EXERCISE DESCRIPTION:
What you write must match, character for character, the lines from the one with "order: Carnivora" down to the one with "common name: kiwi" in the listing below, minus its pictures.

RECORDS SUPPLIED:
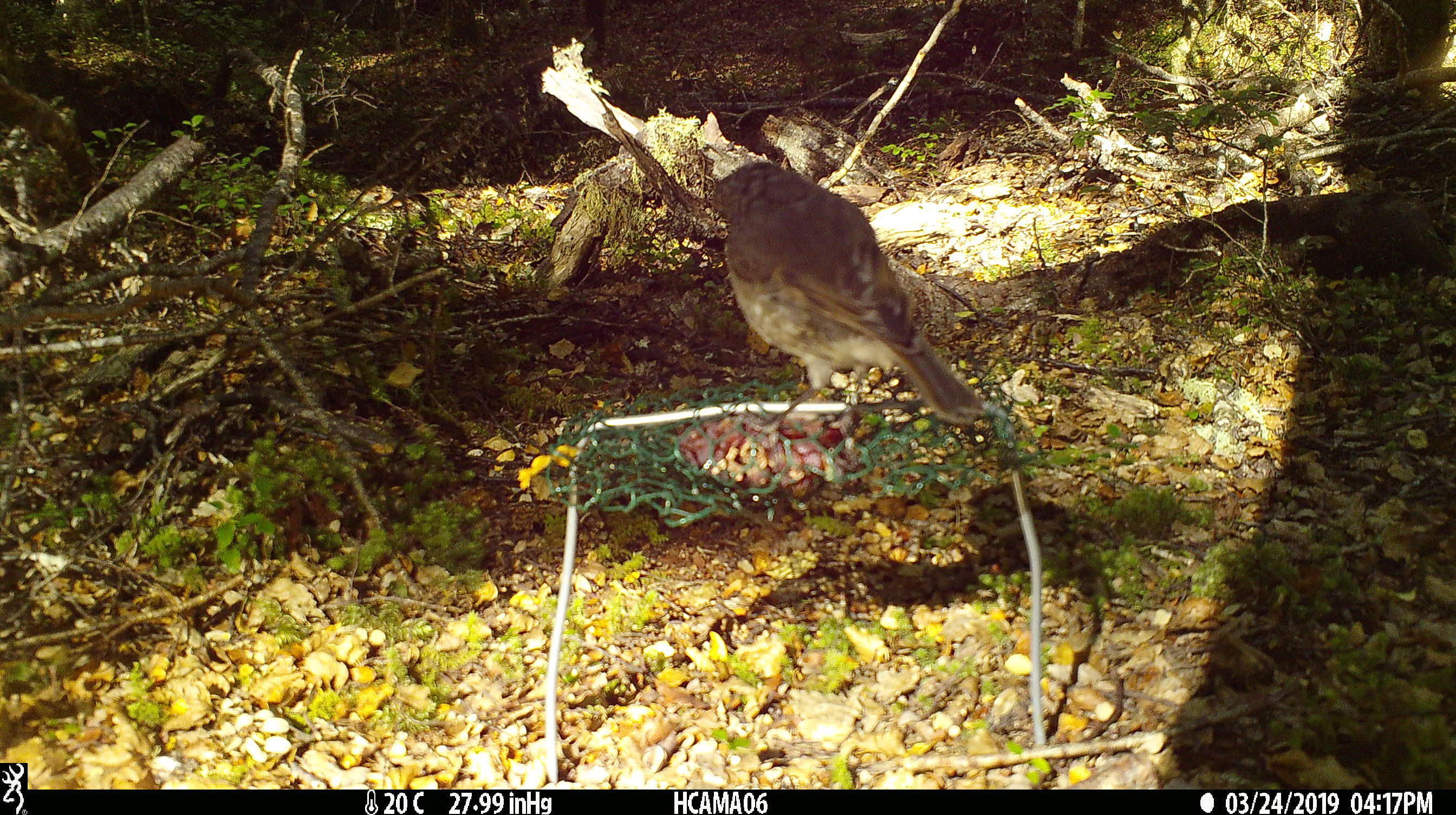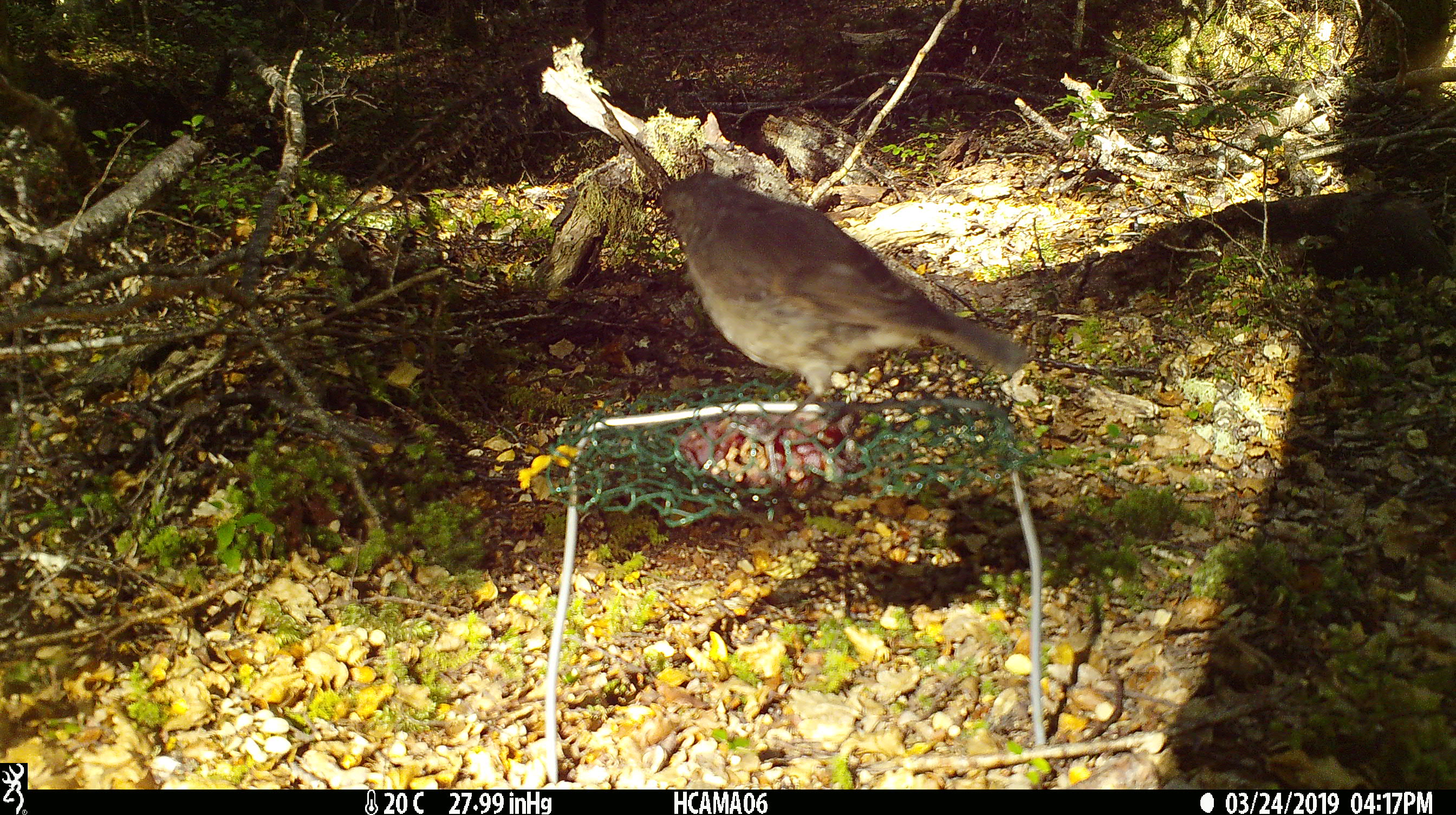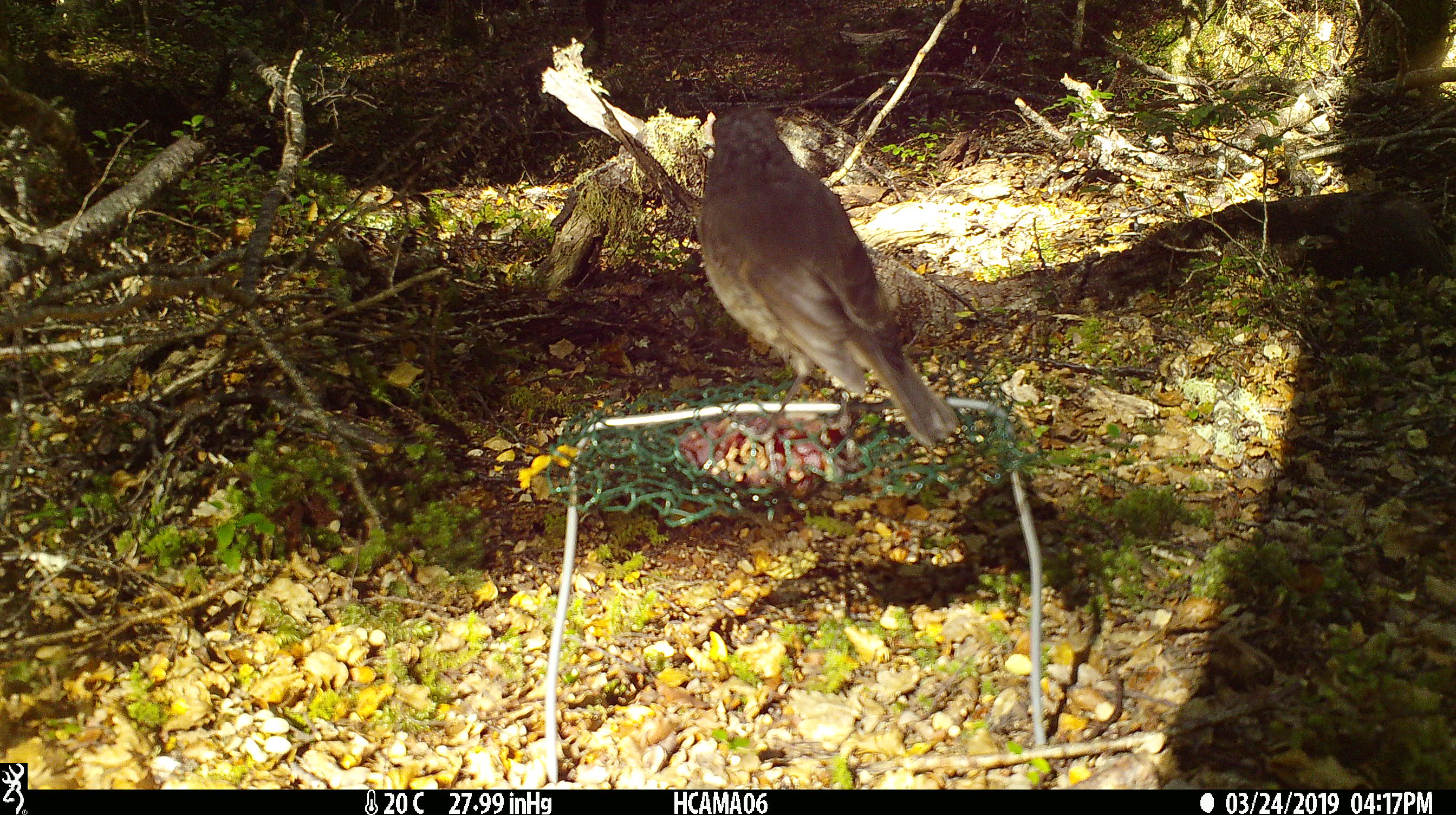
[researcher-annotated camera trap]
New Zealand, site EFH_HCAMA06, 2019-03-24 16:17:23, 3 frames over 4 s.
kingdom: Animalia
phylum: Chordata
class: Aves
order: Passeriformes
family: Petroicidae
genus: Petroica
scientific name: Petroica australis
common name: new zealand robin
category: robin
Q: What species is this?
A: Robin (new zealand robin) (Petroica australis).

==

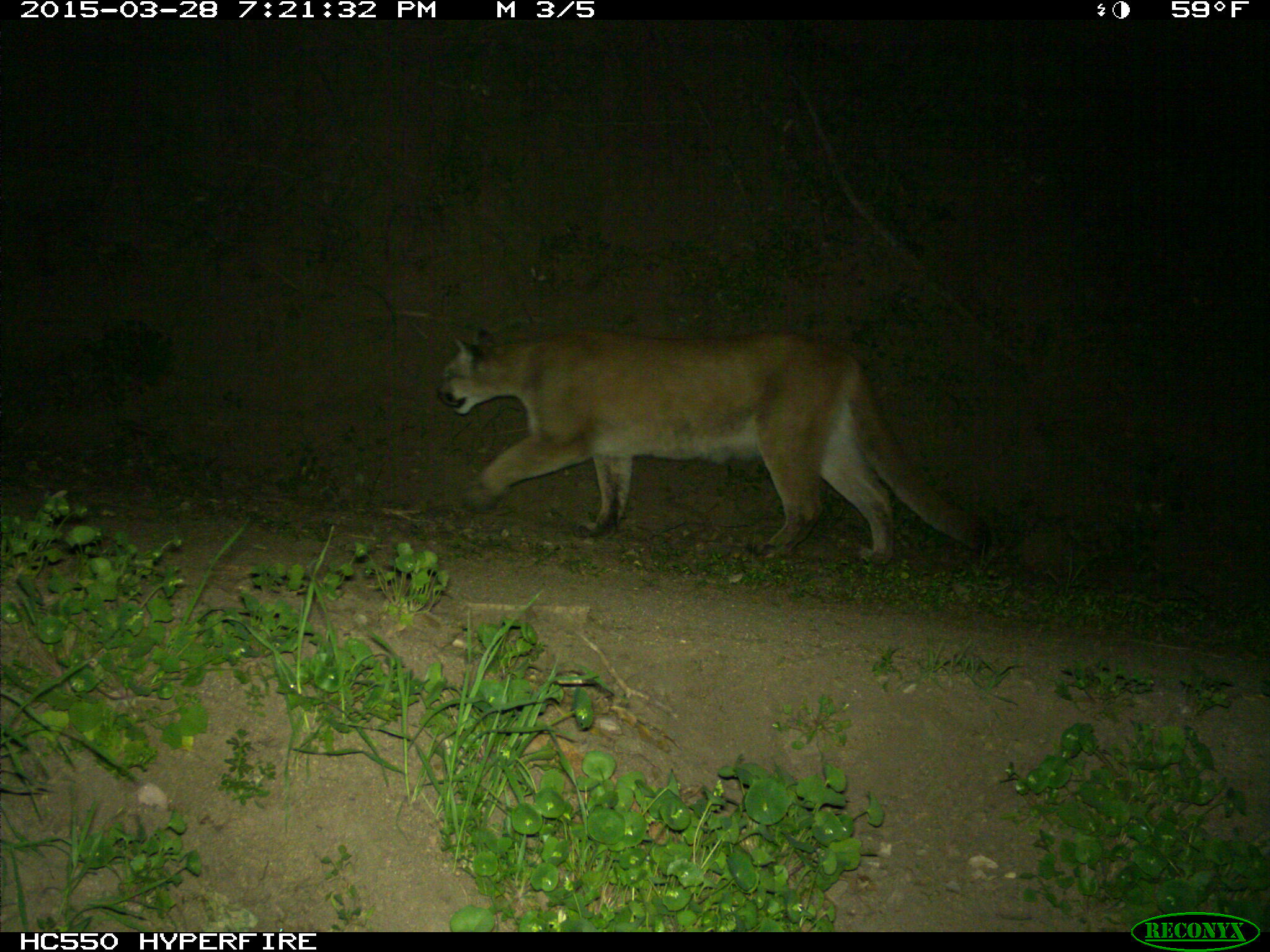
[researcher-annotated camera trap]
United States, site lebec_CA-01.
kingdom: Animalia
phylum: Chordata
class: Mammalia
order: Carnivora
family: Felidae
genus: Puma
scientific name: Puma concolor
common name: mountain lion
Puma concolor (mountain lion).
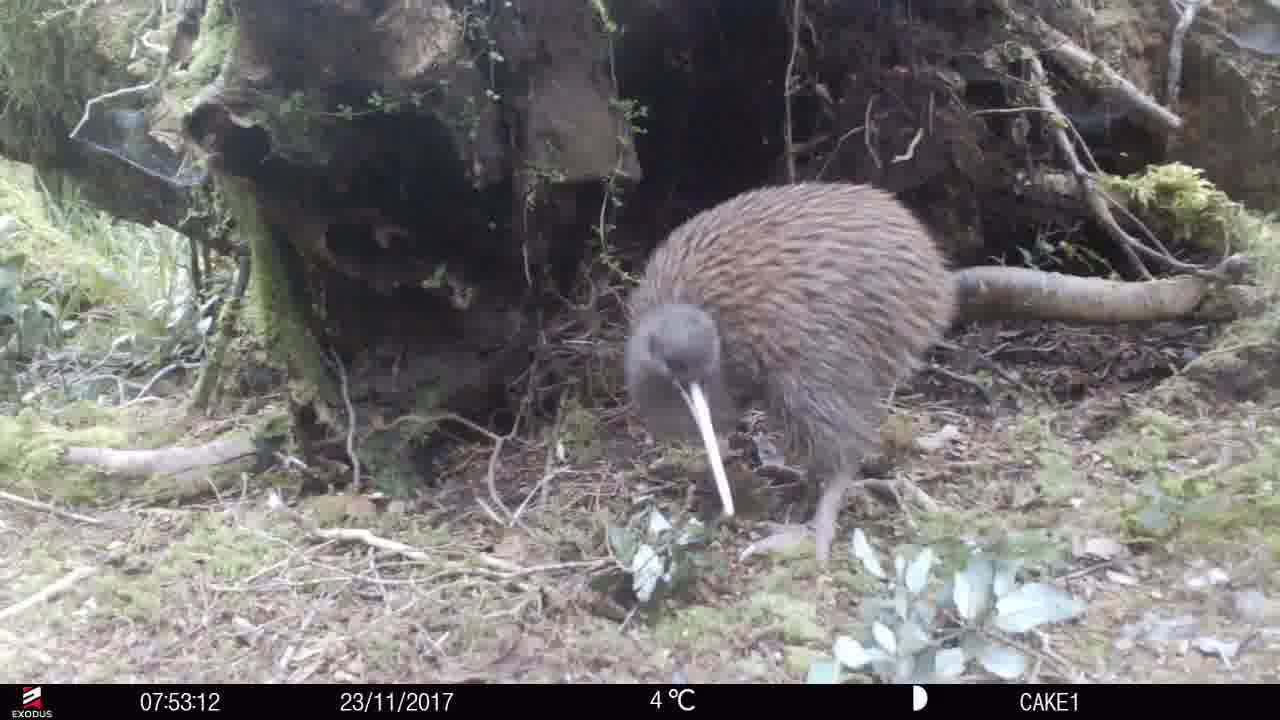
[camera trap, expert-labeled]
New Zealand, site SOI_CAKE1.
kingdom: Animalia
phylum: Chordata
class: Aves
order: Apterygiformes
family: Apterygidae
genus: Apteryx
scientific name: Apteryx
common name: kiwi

SOLUTION:
order: Carnivora
family: Felidae
genus: Puma
scientific name: Puma concolor
common name: mountain lion
Puma concolor (mountain lion).
[camera trap, expert-labeled]
New Zealand, site SOI_CAKE1.
kingdom: Animalia
phylum: Chordata
class: Aves
order: Apterygiformes
family: Apterygidae
genus: Apteryx
scientific name: Apteryx
common name: kiwi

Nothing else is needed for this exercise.